Exercise requirements:
Transcribe the rows word for word, starting at the line that contains "What is the" and continuing through the last line of the rows.

(Scene-based spatial questions)
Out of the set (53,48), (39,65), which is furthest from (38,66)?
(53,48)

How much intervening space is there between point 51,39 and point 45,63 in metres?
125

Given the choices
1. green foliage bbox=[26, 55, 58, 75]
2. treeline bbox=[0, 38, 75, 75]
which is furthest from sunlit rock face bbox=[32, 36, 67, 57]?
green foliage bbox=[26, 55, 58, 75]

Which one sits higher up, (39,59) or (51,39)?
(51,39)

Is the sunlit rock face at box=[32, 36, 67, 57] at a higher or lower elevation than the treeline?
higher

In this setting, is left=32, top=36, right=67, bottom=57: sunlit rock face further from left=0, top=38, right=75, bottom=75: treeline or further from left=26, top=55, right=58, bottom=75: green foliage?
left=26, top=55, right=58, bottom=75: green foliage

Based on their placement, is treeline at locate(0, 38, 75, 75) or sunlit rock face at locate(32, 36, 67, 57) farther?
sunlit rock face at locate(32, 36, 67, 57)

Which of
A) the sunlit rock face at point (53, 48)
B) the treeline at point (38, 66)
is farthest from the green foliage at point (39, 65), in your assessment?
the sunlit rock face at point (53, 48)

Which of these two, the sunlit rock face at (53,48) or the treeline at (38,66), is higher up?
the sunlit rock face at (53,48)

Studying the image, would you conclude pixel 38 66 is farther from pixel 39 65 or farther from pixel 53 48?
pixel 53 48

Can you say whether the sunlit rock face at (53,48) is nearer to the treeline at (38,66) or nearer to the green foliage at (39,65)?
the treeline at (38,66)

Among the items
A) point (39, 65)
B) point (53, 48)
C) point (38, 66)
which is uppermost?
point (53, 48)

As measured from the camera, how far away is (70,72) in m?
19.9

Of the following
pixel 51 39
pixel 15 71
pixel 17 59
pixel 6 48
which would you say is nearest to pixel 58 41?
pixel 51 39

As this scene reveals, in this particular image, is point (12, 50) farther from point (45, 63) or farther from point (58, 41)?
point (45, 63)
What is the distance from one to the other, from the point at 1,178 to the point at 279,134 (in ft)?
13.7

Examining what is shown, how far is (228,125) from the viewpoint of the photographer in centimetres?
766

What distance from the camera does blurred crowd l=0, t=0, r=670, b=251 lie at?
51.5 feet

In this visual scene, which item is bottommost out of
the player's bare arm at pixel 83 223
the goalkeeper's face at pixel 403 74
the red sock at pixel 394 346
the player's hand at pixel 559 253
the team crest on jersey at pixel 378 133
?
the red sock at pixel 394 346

Output:
What is the distance from one to the other, from the point at 1,178 to the point at 279,134 (in ft)?
13.7

Examining what is shown, how far is (228,125) from the viewpoint of the photographer in centimetres?
766

What distance from the camera does blurred crowd l=0, t=0, r=670, b=251 lie at?
51.5 feet

In this visual scene, which item is bottommost out of
the player's bare arm at pixel 83 223
the goalkeeper's face at pixel 403 74
the red sock at pixel 394 346
the player's hand at pixel 559 253
the team crest on jersey at pixel 378 133
?
the red sock at pixel 394 346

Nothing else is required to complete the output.